Jean-Marie Bourre : L'un des principaux dangers réside dans le grignotage : celui-ci provoque une hypoglycémie réactionnelle, c'est-à-dire une chute du taux de sucre dans le sang, et diminue de 30 à 35 % les capacités intellectuelles. Ainsi, en période d'examen par exemple, il est impératif de ne pas se laisser dépasser par le stress et de conserver des repas réguliers et complets. Les protéines en particulier doivent être présentes à chaque repas, car elles interviennent dans l'interconnexion des neurones. En pratique, cela signifie une portion de viande ou poisson au déjeuner et au dîner. Et du lait au petit déjeuner, source de protéines, mais aussi d'eau (pour la réhydratation) et de calcium (pour l'ossification). Par ailleurs, l'activité intellectuelle dépend directement du temps de sommeil et de sa qualité. Il faut donc dormir suffisamment longtemps, et éviter les baisses de glycémie durant la nuit en consommant par exemple quelques pruneaux riches en glucides le soir.
Certains aliments sont-ils à privilégier pour éviter ou ralentir la mort des neurones ?

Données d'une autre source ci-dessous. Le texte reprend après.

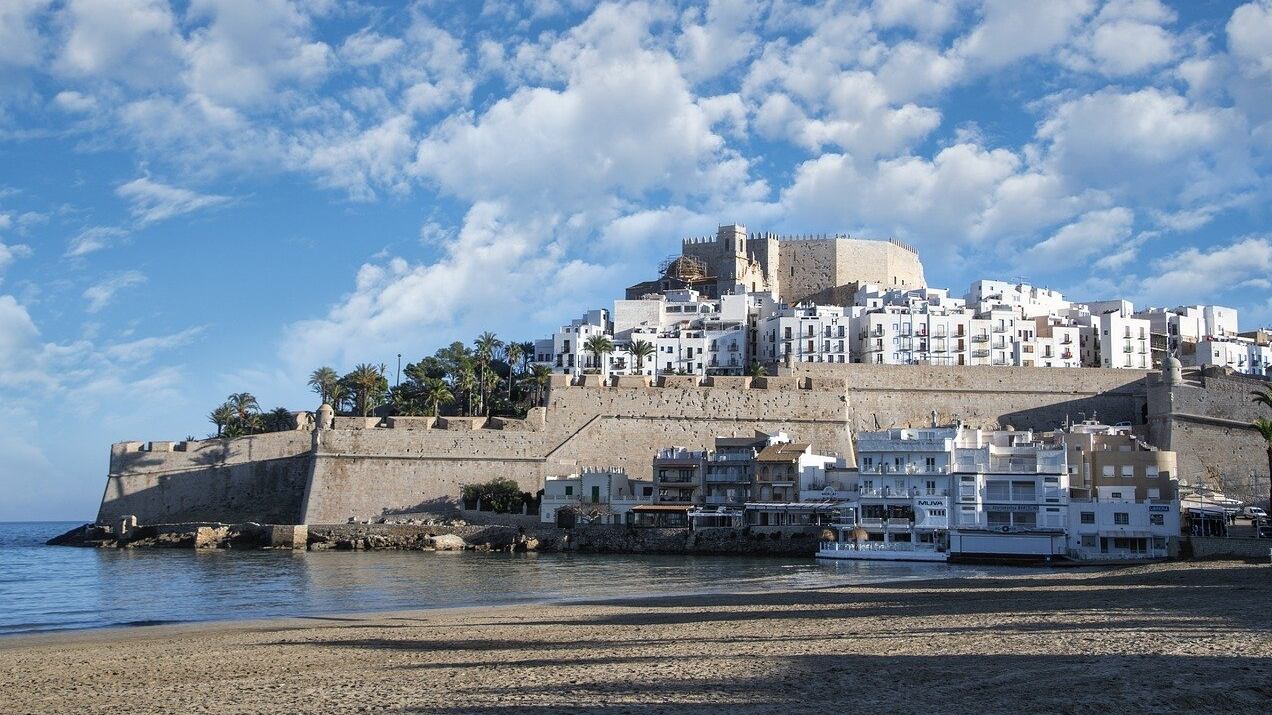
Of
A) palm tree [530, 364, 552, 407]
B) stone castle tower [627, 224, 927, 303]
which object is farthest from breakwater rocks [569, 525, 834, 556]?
stone castle tower [627, 224, 927, 303]

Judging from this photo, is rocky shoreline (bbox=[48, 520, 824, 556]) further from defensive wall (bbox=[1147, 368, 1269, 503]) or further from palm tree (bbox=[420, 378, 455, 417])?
defensive wall (bbox=[1147, 368, 1269, 503])

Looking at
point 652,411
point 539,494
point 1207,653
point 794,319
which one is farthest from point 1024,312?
point 1207,653

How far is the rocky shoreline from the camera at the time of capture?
5047cm

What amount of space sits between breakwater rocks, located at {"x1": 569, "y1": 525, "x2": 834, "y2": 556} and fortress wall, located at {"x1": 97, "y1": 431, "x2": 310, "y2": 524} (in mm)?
17753

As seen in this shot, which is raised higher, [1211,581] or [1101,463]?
[1101,463]

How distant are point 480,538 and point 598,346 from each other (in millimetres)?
22153

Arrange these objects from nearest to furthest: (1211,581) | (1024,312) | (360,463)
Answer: (1211,581)
(360,463)
(1024,312)

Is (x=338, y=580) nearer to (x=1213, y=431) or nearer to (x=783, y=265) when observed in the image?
(x=1213, y=431)

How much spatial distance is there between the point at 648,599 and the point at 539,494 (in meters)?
29.7

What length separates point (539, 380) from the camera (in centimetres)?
7062

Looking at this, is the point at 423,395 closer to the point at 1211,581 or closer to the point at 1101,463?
the point at 1101,463

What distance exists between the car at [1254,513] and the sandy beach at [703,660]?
23365 mm

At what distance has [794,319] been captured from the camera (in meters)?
75.4

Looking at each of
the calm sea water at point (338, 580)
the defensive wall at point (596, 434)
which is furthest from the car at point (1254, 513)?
the calm sea water at point (338, 580)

Jean-Marie Bourre : L'essentiel pour les neurones, c'est d'être continuellement stimulé par une activité intellectuelle. Mais ils doivent aussi être nourris en permanence ! Un apport énergétique chaotique fragilise les neurones, voire même les détruit. Certaines substances consommées en excès comme les acides gras saturés (présents dans les lipides d'origine animale), s'oxydent et se transforment en radicaux libres, les pires ennemis des neurones. D'où l'intérêt des éléments antioxydants : la vitamine E présente dans les huiles végétales, le ß-carotène contenu dans les carottes, les épinards ou les abricots, la vitamine C des agrumes, et d'autres oligo-éléments comme le sélénium ou le cuivre.
... Finalement, bien nourrir son cerveau revient cher ?
Jean-Marie Bourre : Non, la santé mentale se réduit à un coût minimal : celui des aliments consommés. En partant des nutriments indispensables contenus dans les aliments et en les classant par ordre de coût, on obtient un résultat inédit et très intéressant. Par exemple, on remarque que les épinards apportent du magnésium et de la vitamine B9 en grandes quantités pour un prix dérisoire. Le magnésium limite la fatigue et contribue à lutter contre l'anxiété, tandis que la vitamine B9 intervient notamment dans la mémorisation. Autre exemple, le zinc des huîtres présente le meilleur rapport qualité /prix : il est 2 fois moins cher que celui des lentilles et 3 à 4 fois moins que celui du bifteck ! Quant aux oeufs, ils apportent pour un coût minimum des protéines de haute qualité, des acides gras essentiels, des vitamines A, B2, B5, B12 en quantités importantes. Au total, la moitié de ce dont l'organisme a besoin chaque jour revient à 3 euros par personne.